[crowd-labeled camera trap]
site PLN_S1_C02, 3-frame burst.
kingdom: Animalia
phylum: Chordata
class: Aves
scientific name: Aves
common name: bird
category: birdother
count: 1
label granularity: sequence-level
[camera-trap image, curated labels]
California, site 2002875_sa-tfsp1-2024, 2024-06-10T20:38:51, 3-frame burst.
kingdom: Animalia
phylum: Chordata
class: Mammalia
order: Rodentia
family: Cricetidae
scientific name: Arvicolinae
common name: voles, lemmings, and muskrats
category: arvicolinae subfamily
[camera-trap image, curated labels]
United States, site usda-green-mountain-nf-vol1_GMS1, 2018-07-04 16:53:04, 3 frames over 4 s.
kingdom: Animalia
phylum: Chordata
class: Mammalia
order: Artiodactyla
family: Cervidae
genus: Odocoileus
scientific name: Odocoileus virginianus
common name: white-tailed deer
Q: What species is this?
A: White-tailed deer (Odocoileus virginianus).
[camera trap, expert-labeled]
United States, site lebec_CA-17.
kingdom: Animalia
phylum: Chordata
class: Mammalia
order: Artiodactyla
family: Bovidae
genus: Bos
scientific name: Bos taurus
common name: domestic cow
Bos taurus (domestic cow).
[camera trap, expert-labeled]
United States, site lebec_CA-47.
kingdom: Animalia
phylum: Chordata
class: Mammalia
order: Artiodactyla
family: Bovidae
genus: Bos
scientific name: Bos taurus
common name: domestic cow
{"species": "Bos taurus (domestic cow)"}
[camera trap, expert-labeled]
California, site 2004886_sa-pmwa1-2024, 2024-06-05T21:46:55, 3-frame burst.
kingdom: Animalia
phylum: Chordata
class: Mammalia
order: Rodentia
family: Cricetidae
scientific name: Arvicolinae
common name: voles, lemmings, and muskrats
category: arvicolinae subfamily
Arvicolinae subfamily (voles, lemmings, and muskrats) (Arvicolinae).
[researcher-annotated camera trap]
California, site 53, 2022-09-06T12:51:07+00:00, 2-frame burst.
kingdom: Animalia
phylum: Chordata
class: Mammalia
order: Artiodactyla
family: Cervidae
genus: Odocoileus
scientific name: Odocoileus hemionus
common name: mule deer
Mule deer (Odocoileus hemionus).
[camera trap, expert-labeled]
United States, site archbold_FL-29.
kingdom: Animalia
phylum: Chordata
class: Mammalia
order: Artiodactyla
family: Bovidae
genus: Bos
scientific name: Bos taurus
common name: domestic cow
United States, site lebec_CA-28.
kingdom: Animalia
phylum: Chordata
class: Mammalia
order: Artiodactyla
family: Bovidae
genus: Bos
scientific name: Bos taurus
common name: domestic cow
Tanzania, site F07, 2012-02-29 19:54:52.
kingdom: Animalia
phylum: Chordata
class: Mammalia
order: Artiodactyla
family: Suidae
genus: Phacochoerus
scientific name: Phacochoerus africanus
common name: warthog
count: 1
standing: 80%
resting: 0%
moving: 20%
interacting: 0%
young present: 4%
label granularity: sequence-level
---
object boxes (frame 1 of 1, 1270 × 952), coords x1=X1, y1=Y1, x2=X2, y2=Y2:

Assignment: Scan the records above for the string "site", then select every line that holds it.

Solution to this problem:
site PLN_S1_C02, 3-frame burst.
California, site 2002875_sa-tfsp1-2024, 2024-06-10T20:38:51, 3-frame burst.
United States, site usda-green-mountain-nf-vol1_GMS1, 2018-07-04 16:53:04, 3 frames over 4 s.
United States, site lebec_CA-17.
United States, site lebec_CA-47.
California, site 2004886_sa-pmwa1-2024, 2024-06-05T21:46:55, 3-frame burst.
California, site 53, 2022-09-06T12:51:07+00:00, 2-frame burst.
United States, site archbold_FL-29.
United States, site lebec_CA-28.
Tanzania, site F07, 2012-02-29 19:54:52.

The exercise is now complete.